Q: Is race the only, or the primary, factor that goes into forming differences in equity outcomes?

A: I think this is a topic of debate, even among scholars who study race and racism. I would say in brief the idea here is that there wouldn't be a measurable outcome that's determined just by race. So that you couldn't say that X group got whatever opportunity over Y group, and the only thing that distinguishes between them is race. That's what you want to avoid, ostensibly.

And so one way that social scientists think about this, or have measured this, for example, is the idea of audit studies. So taking two CVs or resumes that are identical, the only thing that's different is some kind of racial marker of one person being white and the other person being non-white. And so you don't want there to be a statistically significant difference in the number of callbacks, because if the resumes are the same, there shouldn't be any difference.

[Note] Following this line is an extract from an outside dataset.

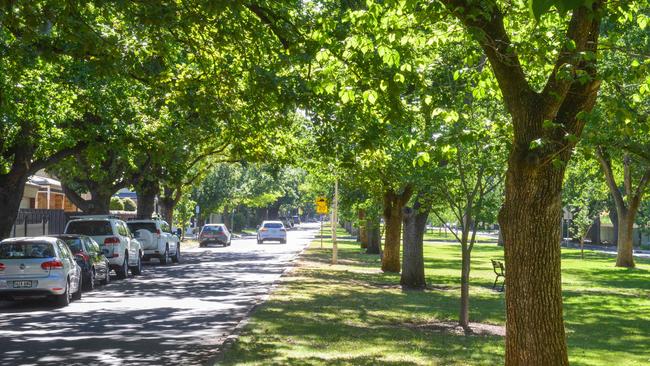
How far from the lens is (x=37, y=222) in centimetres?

But many studies have shown over the years, there always is a difference -- there always are more callbacks, or more calls to interviews, or being hired for people who are categorized as white versus not.

So that's an example of what I mean in terms of equality versus equity of outcomes. You want there to not be a statistically significant difference that you can then subscribe to a racial difference.

Q: What do you make of the arguments used in pushing these state laws that seek to ban certain teachings about systemic racism?

A: I think that’s an unfortunate criticism, speaking both as a sociologist and as a Black American, because I think we often are afraid to make white people uncomfortable, even at an early age.

For me personally, I was first called the “N-word” when I was eight years old. And so there's a way in which learning - we're not afraid to make Black kids uncomfortable in public schools. We've been doing that for hundreds of years. So it's like part of this backlash is really about whose lives, or who we're trying to comfort in this curricula.

One of the states that has one of these (anti-critical race theory) laws was banning discussion of the history of Ruby Bridges, who integrated that public school. And so again, I mean, she's a living person. She's still alive. She's only in her sixties.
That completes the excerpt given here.